_STATED PROBLEM_:
Copy out the records again, switching every "reading order" to "scan order" and leaving everything else unchanged.

(Coordinate annotation entries)
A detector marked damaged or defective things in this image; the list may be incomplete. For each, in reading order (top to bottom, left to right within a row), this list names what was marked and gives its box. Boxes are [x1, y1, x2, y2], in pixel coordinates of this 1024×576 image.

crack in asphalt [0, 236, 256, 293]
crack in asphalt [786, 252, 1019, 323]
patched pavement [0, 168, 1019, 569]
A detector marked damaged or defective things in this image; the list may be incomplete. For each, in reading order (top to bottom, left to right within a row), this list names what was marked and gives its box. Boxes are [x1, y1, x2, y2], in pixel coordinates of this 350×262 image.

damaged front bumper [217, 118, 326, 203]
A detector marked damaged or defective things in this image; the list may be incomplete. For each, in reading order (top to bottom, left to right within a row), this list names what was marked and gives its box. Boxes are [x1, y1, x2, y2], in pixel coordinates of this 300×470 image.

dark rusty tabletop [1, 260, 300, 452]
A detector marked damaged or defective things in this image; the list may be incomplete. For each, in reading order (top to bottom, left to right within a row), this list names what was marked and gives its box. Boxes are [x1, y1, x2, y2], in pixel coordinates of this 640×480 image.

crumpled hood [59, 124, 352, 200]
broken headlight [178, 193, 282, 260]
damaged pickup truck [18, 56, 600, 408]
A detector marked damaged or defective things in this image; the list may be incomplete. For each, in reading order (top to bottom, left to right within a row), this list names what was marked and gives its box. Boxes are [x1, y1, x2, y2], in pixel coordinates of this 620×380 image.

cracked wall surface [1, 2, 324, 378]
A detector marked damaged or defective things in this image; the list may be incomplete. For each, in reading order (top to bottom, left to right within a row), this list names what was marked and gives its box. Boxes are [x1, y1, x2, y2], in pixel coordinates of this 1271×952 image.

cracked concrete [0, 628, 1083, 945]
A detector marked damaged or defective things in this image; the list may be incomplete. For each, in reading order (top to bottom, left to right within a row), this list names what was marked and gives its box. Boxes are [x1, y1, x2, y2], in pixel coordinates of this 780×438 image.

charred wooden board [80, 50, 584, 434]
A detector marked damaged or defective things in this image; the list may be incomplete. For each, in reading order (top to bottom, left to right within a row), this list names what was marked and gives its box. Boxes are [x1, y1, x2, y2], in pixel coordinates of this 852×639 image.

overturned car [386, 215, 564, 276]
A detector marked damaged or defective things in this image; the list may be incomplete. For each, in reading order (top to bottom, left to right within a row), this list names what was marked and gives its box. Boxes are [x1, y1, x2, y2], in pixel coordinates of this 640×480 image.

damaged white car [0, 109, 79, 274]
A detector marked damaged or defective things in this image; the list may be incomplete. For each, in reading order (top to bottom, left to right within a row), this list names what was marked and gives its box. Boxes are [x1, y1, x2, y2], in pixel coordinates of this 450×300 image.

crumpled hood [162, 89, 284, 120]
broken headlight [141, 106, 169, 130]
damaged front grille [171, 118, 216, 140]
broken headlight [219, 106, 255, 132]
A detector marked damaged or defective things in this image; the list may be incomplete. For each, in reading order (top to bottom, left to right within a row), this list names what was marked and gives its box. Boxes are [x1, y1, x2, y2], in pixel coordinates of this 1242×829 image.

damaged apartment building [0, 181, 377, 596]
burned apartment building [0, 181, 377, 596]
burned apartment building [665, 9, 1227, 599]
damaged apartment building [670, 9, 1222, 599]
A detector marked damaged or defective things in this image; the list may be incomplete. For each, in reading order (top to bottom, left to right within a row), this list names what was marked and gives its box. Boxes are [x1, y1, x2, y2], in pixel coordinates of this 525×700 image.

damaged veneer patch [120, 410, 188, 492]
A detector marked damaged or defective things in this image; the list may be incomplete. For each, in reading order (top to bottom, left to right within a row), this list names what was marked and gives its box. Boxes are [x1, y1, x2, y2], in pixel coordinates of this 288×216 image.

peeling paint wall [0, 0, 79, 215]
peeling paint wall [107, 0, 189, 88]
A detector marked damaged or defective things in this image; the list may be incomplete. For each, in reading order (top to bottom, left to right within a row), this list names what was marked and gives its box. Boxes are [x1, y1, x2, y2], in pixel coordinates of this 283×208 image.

_EXERCISE ANSWER_:
A detector marked damaged or defective things in this image; the list may be incomplete. For each, in scan order (top to bottom, left to right within a row), this list names what was marked and gives its box. Boxes are [x1, y1, x2, y2], in pixel coordinates of this 1024×576 image.

crack in asphalt [0, 236, 256, 293]
crack in asphalt [786, 252, 1019, 323]
patched pavement [0, 168, 1019, 569]
A detector marked damaged or defective things in this image; the list may be incomplete. For each, in scan order (top to bottom, left to right within a row), this list names what was marked and gives its box. Boxes are [x1, y1, x2, y2], in pixel coordinates of this 350×262 image.

damaged front bumper [217, 118, 326, 203]
A detector marked damaged or defective things in this image; the list may be incomplete. For each, in scan order (top to bottom, left to right within a row), this list names what was marked and gives its box. Boxes are [x1, y1, x2, y2], in pixel coordinates of this 300×470 image.

dark rusty tabletop [1, 260, 300, 452]
A detector marked damaged or defective things in this image; the list may be incomplete. For each, in scan order (top to bottom, left to right within a row), this list names what was marked and gives its box. Boxes are [x1, y1, x2, y2], in pixel coordinates of this 640×480 image.

crumpled hood [59, 124, 352, 200]
broken headlight [178, 193, 282, 260]
damaged pickup truck [18, 56, 600, 408]
A detector marked damaged or defective things in this image; the list may be incomplete. For each, in scan order (top to bottom, left to right within a row), this list names what was marked and gives its box. Boxes are [x1, y1, x2, y2], in pixel coordinates of this 620×380 image.

cracked wall surface [1, 2, 324, 378]
A detector marked damaged or defective things in this image; the list may be incomplete. For each, in scan order (top to bottom, left to right within a row), this list names what was marked and gives its box. Boxes are [x1, y1, x2, y2], in pixel coordinates of this 1271×952 image.

cracked concrete [0, 628, 1083, 945]
A detector marked damaged or defective things in this image; the list may be incomplete. For each, in scan order (top to bottom, left to right within a row), this list names what was marked and gives its box. Boxes are [x1, y1, x2, y2], in pixel coordinates of this 780×438 image.

charred wooden board [80, 50, 584, 434]
A detector marked damaged or defective things in this image; the list may be incomplete. For each, in scan order (top to bottom, left to right within a row), this list names what was marked and gives its box. Boxes are [x1, y1, x2, y2], in pixel coordinates of this 852×639 image.

overturned car [386, 215, 564, 276]
A detector marked damaged or defective things in this image; the list may be incomplete. For each, in scan order (top to bottom, left to right within a row), this list names what was marked and gives its box. Boxes are [x1, y1, x2, y2], in pixel coordinates of this 640×480 image.

damaged white car [0, 109, 79, 274]
A detector marked damaged or defective things in this image; the list may be incomplete. For each, in scan order (top to bottom, left to right within a row), this list names what was marked and gives its box. Boxes are [x1, y1, x2, y2], in pixel coordinates of this 450×300 image.

crumpled hood [162, 89, 284, 120]
broken headlight [141, 106, 169, 130]
damaged front grille [171, 118, 216, 140]
broken headlight [219, 106, 255, 132]
A detector marked damaged or defective things in this image; the list may be incomplete. For each, in scan order (top to bottom, left to right within a row), this list names what was marked and gives its box. Boxes are [x1, y1, x2, y2], in pixel coordinates of this 1242×829 image.

damaged apartment building [0, 181, 377, 596]
burned apartment building [0, 181, 377, 596]
burned apartment building [665, 9, 1227, 599]
damaged apartment building [670, 9, 1222, 599]
A detector marked damaged or defective things in this image; the list may be incomplete. For each, in scan order (top to bottom, left to right within a row), this list names what was marked and gives its box. Boxes are [x1, y1, x2, y2], in pixel coordinates of this 525×700 image.

damaged veneer patch [120, 410, 188, 492]
A detector marked damaged or defective things in this image; the list may be incomplete. For each, in scan order (top to bottom, left to right within a row), this list names what was marked and gives its box. Boxes are [x1, y1, x2, y2], in pixel coordinates of this 288×216 image.

peeling paint wall [0, 0, 79, 215]
peeling paint wall [107, 0, 189, 88]
A detector marked damaged or defective things in this image; the list may be incomplete. For each, in scan order (top to bottom, left to right within a row), this list names what was marked and gives its box. Boxes are [x1, y1, x2, y2], in pixel coordinates of this 283×208 image.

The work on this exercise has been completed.